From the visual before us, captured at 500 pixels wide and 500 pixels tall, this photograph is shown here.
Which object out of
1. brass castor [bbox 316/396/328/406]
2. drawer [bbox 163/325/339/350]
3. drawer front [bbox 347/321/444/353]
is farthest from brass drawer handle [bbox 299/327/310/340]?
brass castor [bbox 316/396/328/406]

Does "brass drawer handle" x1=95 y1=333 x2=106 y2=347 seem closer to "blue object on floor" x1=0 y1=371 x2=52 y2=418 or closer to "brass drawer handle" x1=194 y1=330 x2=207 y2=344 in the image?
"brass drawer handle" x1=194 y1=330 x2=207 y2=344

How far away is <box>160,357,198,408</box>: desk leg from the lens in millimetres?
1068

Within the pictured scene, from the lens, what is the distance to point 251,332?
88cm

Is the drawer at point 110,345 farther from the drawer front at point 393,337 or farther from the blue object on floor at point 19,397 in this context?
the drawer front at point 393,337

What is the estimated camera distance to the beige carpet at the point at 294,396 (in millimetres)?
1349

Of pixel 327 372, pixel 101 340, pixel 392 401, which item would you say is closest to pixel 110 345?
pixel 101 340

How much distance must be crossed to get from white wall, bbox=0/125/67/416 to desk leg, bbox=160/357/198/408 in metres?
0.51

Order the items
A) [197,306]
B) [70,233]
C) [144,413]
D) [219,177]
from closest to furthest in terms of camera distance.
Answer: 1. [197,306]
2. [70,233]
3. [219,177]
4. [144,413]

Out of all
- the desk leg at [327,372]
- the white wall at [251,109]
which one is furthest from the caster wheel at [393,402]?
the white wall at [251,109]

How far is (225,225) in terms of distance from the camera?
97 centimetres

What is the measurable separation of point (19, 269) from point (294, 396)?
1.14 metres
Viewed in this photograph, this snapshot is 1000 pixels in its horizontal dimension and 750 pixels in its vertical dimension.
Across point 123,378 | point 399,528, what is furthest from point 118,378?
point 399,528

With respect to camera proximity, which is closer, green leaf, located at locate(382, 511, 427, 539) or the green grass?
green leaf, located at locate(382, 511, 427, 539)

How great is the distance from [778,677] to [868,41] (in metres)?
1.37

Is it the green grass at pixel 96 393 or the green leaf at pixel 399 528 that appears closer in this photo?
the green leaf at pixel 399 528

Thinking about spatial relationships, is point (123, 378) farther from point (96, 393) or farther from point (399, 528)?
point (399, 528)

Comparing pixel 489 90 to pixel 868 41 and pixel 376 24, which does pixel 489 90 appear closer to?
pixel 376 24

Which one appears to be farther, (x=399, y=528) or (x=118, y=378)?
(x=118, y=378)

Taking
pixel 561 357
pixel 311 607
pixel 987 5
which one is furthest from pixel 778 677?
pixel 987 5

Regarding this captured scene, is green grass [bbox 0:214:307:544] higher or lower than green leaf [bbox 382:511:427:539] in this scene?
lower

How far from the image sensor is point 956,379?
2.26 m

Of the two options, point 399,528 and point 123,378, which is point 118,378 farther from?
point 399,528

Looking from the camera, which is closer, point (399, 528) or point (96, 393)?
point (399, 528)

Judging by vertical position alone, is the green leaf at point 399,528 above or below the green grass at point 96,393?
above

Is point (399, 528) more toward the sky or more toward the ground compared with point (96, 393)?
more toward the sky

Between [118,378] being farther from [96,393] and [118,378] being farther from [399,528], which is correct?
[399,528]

## Exercise requirements
Rewrite everything from the line containing "Of pixel 327" down to the line containing "4. [144,413]", replacing "desk leg" with "table leg" and changing nothing else.

## Answer in full
Of pixel 327 372, pixel 101 340, pixel 392 401, which item would you say is closest to pixel 110 345?
pixel 101 340

How much distance must be crossed to get from white wall, bbox=0/125/67/416 to table leg, bbox=160/357/198/408 in metres?
0.51

Order the items
A) [197,306]
B) [70,233]
C) [144,413]
D) [219,177]
from closest to furthest in terms of camera distance.
Answer: 1. [197,306]
2. [70,233]
3. [219,177]
4. [144,413]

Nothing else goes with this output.